We'll try to release an update for this as soon as possible, but this will probably take a week or so.

chestervonwinchester · July 8, 2015

Great, thanks. I appreciate your help!

tamunro · August 2, 2015

I've also just been locked out of google scholar after downloading 150 records. I believe the problem is not the total number, it's the very high rate of requests zotero sends - it appears to send several per second with no delay. I'd be very grateful if a throttle delay for bulk requests could be added, as done by OpenRefine and web scrapers. Those can send hundreds of google scholar queries before getting blocked. 1-1.5 seconds is usually enough, and indeed I think should be the default. I think waiting an extra thirty seconds per page of results is no great sacrifice, but getting locked out could be a disaster.

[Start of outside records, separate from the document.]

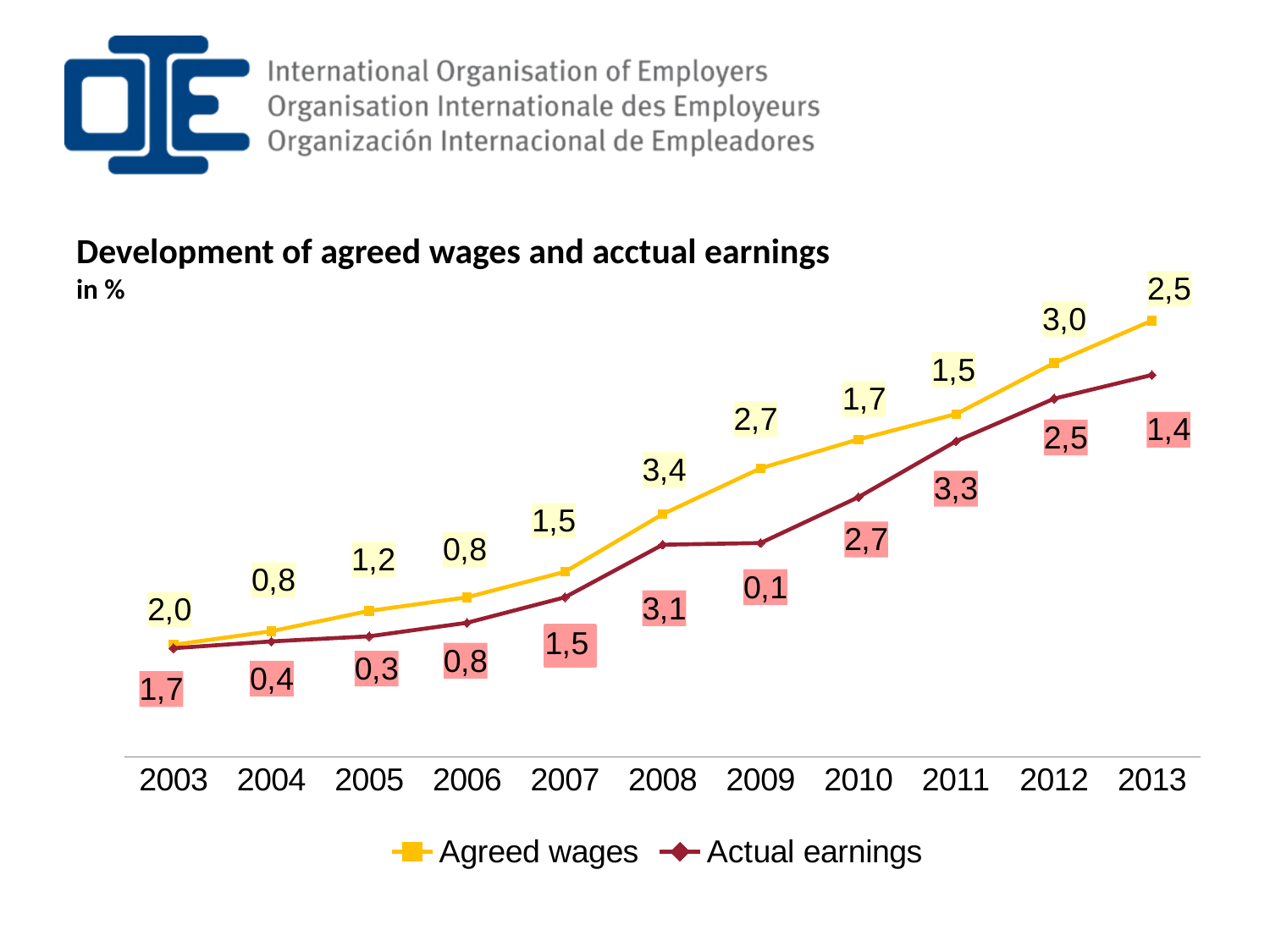
How many series does the legend list? 2 What is the Actual earnings value for 2009? 0,1 What is the Actual earnings value for 2011? 3,3 What unit is stated under the chart title? in % What is the difference between the Agreed wages and Actual earnings values in 2008? 0,3 What is the Agreed wages value for 2008? 3,4 What kind of chart is shown on the slide? Line chart How many years are shown on the x axis? 11 What is the Agreed wages value for 2013? 2,5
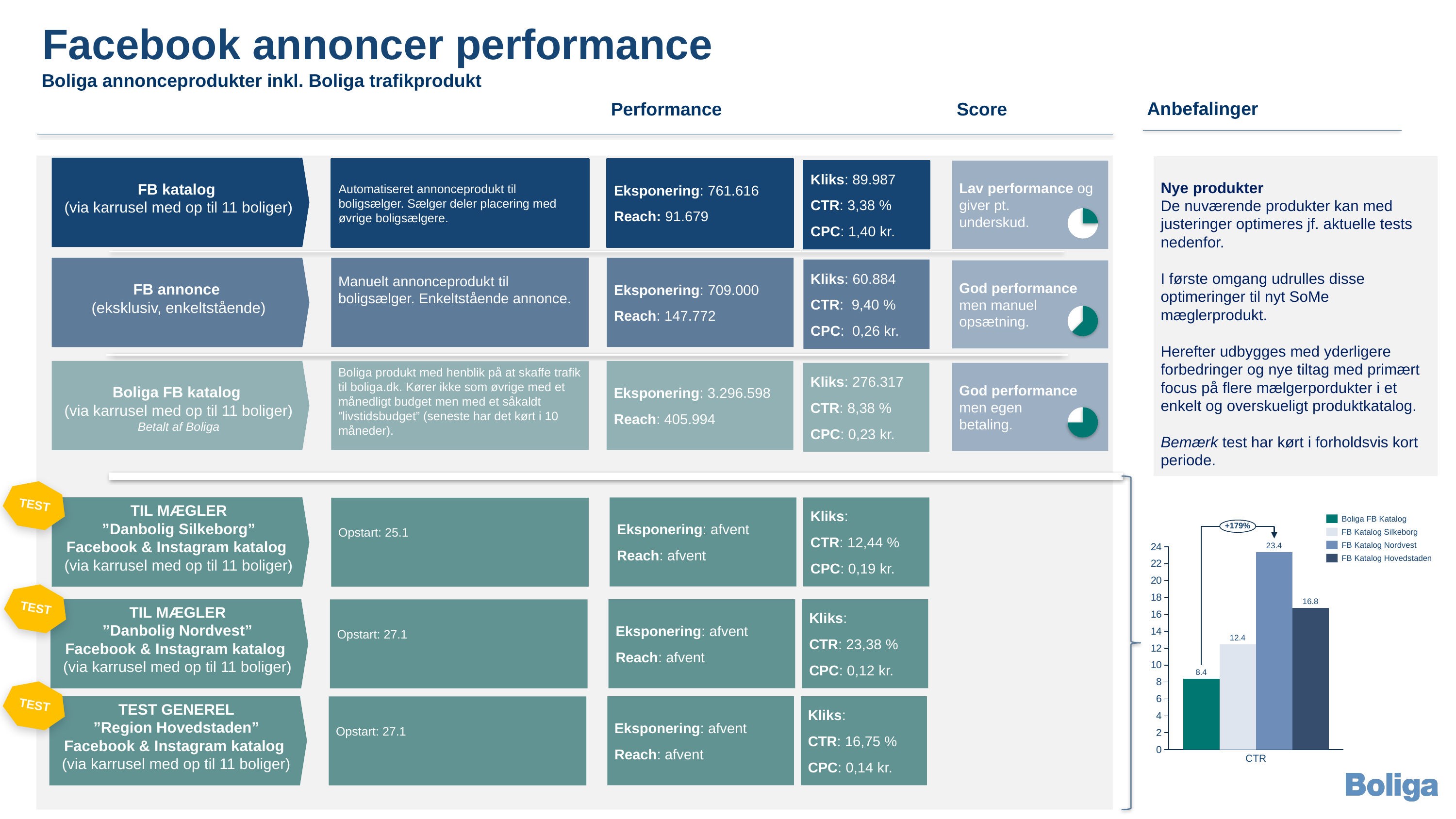
In the CTR bar chart, which is larger: FB Katalog Hovedstaden or FB Katalog Silkeborg? FB Katalog Hovedstaden How many series does the legend of the CTR bar chart list? 4 In the CTR bar chart, what is the value for FB Katalog Silkeborg? 12.4 In the CTR bar chart, what is the value for FB Katalog Hovedstaden? 16.8 In the CTR bar chart, what is the value for Boliga FB Katalog? 8.4 What percentage increase is annotated above the bars in the CTR bar chart? +179% What type of chart is shown at the bottom right of the slide? bar chart In the CTR bar chart, which series has the lowest value? Boliga FB Katalog In the CTR bar chart, what is the difference between FB Katalog Nordvest and Boliga FB Katalog? 15 In the CTR bar chart, what is the value for FB Katalog Nordvest? 23.4 In the CTR bar chart, which series has the highest value? FB Katalog Nordvest What is the category label on the x axis of the bar chart? CTR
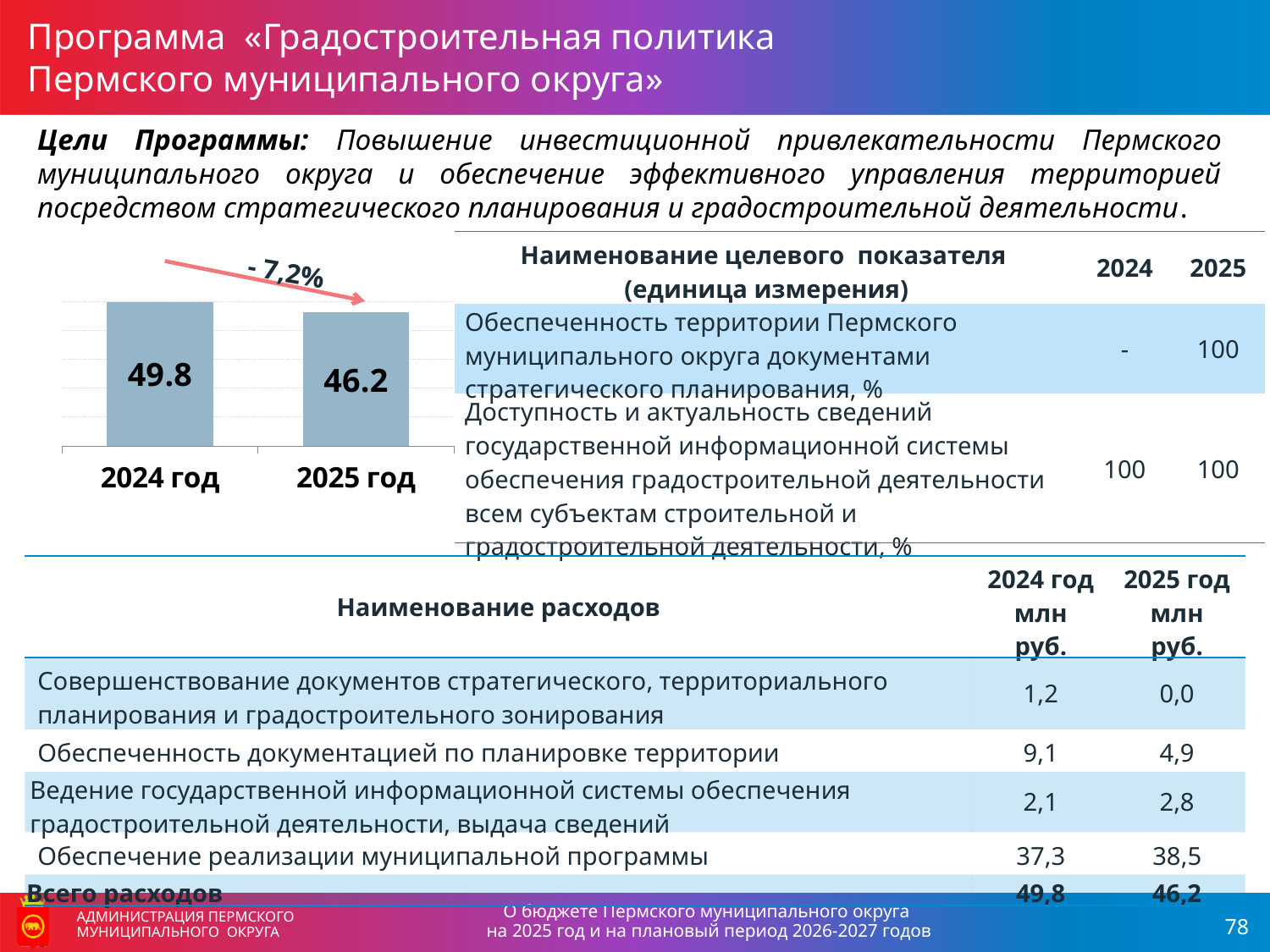
Do the values in the bar chart rise or fall from 2024 год to 2025 год? fall Which year has the higher bar in the chart? 2024 год How many bars are plotted in the chart? 2 What percentage change is annotated above the bars in the chart? - 7,2% What colour are the bars in the chart? grey-blue Which year has the lower bar in the chart? 2025 год What type of chart is shown on the slide? bar chart Is the value for 2024 год larger or smaller than the value for 2025 год in the bar chart? larger What is the value shown for 2025 год in the bar chart? 46.2 What is the difference between the 2024 год and 2025 год values in the bar chart? 3.6 What is the value shown for 2024 год in the bar chart? 49.8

p.s. Thanks for all the great work! Zotero certainly slays Endnote for importing web sources.

adamsmith · August 2, 2015

requests are throttled already -- I don't know OpenRefine, but my guess would be that they're not downloading the bibtex data which a) google may be especially wary of and b) requires an additional request per item.

aurimas · August 2, 2015

Two additional requests actually (which are not throttled in between). I also wouldn't be surprised if OpenRefine maintains some special treatment from Google, since it was started by Google.